- SHORT TASK
Return, word for word, only the lines from the one containing "Observed here in" through the last line of the entries.
# Start of PROVIDED INFORMATION
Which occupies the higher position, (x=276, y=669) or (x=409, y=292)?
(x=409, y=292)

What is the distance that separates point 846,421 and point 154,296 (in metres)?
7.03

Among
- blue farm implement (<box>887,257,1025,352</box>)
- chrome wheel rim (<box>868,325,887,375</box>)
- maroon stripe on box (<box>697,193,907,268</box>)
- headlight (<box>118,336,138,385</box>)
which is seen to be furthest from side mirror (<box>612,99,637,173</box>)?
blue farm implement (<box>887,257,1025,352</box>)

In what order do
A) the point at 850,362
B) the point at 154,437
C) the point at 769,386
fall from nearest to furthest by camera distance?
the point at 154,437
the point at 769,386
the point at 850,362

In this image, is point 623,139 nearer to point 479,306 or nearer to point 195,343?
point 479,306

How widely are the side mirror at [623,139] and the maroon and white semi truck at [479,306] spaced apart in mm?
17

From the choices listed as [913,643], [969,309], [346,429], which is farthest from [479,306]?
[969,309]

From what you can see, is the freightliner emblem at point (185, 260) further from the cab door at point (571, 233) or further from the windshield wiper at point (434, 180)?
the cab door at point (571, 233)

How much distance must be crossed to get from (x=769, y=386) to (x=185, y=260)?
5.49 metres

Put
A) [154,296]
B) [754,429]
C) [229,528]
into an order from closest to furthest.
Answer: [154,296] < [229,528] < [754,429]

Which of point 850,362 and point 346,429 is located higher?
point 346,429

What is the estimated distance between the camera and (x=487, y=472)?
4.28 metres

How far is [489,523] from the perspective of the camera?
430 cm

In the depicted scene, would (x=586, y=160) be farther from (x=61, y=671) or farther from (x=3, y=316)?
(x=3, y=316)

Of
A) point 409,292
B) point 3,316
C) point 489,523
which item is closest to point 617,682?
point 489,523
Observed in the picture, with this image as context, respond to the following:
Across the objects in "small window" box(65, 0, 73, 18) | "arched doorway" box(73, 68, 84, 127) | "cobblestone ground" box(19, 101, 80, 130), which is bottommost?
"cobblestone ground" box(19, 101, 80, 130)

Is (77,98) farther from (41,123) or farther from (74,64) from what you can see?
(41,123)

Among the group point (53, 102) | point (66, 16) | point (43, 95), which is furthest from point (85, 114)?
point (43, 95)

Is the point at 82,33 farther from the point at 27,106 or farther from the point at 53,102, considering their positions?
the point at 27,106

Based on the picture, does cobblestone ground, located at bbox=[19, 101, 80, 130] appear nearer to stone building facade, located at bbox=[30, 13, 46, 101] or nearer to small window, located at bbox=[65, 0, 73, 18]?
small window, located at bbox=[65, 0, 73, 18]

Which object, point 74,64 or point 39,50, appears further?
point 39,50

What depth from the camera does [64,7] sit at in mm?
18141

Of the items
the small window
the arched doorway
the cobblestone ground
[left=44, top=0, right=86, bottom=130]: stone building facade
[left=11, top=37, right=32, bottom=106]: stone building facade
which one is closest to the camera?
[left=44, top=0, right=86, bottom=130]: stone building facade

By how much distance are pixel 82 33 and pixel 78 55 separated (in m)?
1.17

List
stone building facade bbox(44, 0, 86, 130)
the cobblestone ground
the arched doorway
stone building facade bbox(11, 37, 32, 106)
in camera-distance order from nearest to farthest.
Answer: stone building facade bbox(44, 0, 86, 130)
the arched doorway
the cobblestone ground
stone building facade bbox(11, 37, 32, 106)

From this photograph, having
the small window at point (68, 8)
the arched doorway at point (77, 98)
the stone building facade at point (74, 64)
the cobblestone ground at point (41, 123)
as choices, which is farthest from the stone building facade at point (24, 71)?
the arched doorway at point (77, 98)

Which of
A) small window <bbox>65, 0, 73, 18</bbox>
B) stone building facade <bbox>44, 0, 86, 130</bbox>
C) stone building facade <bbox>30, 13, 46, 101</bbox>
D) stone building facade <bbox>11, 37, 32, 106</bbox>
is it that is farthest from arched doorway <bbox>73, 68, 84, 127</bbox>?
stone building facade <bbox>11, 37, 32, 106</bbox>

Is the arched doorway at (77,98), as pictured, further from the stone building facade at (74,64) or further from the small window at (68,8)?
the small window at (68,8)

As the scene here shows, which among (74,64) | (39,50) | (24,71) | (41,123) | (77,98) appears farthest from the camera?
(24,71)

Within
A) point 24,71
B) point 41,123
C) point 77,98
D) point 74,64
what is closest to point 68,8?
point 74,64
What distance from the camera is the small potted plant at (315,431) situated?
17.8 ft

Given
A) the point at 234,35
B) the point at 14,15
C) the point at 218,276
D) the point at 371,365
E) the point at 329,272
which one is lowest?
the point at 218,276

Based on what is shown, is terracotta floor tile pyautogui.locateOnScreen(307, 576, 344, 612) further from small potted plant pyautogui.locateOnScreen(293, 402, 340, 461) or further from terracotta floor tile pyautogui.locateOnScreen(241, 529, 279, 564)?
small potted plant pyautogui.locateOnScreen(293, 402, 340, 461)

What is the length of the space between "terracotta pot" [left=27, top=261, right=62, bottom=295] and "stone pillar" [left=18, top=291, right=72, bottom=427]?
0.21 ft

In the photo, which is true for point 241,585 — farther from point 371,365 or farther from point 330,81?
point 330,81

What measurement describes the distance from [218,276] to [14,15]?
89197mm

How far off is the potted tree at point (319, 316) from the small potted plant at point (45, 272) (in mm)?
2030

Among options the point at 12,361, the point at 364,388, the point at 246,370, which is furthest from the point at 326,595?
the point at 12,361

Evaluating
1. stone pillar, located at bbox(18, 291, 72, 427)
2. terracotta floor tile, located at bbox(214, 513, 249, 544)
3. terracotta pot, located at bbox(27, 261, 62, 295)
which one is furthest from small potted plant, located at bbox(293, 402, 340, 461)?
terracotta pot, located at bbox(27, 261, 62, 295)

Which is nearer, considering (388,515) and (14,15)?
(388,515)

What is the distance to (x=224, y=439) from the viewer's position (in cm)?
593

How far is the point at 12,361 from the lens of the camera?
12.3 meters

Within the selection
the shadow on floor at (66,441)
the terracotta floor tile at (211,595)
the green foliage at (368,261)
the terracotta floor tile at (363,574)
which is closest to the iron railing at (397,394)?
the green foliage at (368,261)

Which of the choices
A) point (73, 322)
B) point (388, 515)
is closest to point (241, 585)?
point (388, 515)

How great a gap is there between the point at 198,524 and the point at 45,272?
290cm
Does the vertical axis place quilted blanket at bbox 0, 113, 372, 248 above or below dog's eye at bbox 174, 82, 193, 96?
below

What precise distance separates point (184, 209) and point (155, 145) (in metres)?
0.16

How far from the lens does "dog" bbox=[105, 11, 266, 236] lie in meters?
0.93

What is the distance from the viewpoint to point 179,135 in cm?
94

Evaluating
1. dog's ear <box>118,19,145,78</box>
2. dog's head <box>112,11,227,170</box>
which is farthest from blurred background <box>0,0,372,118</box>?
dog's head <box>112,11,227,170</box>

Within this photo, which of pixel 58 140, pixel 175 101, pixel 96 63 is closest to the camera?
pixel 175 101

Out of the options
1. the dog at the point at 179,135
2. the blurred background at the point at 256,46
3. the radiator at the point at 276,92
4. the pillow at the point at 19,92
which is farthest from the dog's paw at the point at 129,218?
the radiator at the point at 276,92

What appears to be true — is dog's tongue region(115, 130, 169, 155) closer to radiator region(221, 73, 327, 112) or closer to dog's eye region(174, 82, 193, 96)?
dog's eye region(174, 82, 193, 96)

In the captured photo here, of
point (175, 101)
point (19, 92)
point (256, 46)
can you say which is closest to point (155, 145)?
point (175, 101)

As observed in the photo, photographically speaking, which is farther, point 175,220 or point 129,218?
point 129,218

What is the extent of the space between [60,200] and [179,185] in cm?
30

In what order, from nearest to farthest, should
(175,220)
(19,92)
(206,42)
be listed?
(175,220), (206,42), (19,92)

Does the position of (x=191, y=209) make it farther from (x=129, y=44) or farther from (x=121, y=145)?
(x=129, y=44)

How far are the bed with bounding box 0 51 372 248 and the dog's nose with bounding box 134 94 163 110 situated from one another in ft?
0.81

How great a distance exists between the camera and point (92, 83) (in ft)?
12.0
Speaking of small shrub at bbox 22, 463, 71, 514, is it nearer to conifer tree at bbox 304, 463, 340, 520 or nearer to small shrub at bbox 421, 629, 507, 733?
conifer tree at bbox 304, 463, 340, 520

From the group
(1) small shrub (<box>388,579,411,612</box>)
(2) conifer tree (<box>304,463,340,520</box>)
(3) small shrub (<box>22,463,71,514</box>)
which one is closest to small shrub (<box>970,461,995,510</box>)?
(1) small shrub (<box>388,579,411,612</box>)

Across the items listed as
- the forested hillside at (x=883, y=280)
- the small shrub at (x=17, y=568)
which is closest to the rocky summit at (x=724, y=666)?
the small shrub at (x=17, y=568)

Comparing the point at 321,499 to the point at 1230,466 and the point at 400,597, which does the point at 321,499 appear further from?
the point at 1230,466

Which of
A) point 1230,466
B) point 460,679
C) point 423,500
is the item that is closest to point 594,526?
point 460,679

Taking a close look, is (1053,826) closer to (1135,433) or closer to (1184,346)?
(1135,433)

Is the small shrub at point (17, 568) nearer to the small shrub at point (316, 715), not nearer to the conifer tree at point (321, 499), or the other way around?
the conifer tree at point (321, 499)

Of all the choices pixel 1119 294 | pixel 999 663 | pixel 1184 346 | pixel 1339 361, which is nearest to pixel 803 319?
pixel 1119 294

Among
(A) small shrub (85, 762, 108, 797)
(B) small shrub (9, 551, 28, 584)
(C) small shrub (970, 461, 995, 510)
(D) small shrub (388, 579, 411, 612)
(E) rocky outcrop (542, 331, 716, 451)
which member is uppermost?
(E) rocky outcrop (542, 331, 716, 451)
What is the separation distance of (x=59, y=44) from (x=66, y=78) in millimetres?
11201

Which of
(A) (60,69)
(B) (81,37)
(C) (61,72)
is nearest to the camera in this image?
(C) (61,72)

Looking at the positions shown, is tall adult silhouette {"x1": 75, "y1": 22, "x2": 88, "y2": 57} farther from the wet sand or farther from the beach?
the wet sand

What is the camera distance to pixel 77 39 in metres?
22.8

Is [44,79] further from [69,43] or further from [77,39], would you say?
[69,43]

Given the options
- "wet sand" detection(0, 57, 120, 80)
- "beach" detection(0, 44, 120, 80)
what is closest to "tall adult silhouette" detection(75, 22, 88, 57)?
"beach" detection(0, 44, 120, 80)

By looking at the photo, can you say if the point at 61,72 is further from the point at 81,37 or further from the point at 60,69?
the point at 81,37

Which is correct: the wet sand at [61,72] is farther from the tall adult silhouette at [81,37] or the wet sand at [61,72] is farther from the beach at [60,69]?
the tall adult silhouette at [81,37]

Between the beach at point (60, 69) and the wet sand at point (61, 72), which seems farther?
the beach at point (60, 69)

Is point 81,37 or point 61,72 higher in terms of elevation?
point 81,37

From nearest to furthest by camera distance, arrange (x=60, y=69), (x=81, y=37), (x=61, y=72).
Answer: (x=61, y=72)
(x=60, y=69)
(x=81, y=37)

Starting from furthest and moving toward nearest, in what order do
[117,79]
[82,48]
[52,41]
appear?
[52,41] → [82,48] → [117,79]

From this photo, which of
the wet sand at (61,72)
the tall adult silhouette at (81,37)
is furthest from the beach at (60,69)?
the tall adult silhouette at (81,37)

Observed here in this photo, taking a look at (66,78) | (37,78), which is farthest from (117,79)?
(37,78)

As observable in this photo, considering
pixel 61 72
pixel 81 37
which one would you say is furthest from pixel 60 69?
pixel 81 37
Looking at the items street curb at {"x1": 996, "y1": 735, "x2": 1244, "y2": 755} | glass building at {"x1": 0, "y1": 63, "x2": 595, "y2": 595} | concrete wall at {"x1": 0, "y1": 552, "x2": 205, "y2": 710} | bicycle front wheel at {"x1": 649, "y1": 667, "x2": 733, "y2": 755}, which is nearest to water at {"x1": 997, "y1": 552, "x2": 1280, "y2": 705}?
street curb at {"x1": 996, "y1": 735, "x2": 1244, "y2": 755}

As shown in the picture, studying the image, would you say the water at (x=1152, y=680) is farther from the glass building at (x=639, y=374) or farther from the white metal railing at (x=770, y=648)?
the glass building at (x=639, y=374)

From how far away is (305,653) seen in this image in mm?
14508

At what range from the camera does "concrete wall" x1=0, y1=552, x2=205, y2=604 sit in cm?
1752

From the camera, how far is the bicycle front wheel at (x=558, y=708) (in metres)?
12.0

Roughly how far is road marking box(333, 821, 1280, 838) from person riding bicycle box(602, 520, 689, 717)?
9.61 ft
# End of PROVIDED INFORMATION
- FINAL ANSWER
Observed here in this photo, taking a look at (66,78) | (37,78), which is farthest from (117,79)?
(37,78)

As observable in this photo, considering
pixel 61 72
pixel 81 37
which one would you say is furthest from pixel 60 69?
pixel 81 37
Looking at the items street curb at {"x1": 996, "y1": 735, "x2": 1244, "y2": 755} | glass building at {"x1": 0, "y1": 63, "x2": 595, "y2": 595} | concrete wall at {"x1": 0, "y1": 552, "x2": 205, "y2": 710} | bicycle front wheel at {"x1": 649, "y1": 667, "x2": 733, "y2": 755}, which is nearest to water at {"x1": 997, "y1": 552, "x2": 1280, "y2": 705}?
street curb at {"x1": 996, "y1": 735, "x2": 1244, "y2": 755}

As shown in the picture, studying the image, would you say the water at (x=1152, y=680) is farther from the glass building at (x=639, y=374) or farther from the white metal railing at (x=770, y=648)?
the glass building at (x=639, y=374)

From how far away is (305,653) seen in this image in mm?
14508

At what range from the camera does "concrete wall" x1=0, y1=552, x2=205, y2=604 sit in cm?
1752

From the camera, how far is the bicycle front wheel at (x=558, y=708) (in metres)?
12.0

Roughly how far is road marking box(333, 821, 1280, 838) from person riding bicycle box(602, 520, 689, 717)?
9.61 ft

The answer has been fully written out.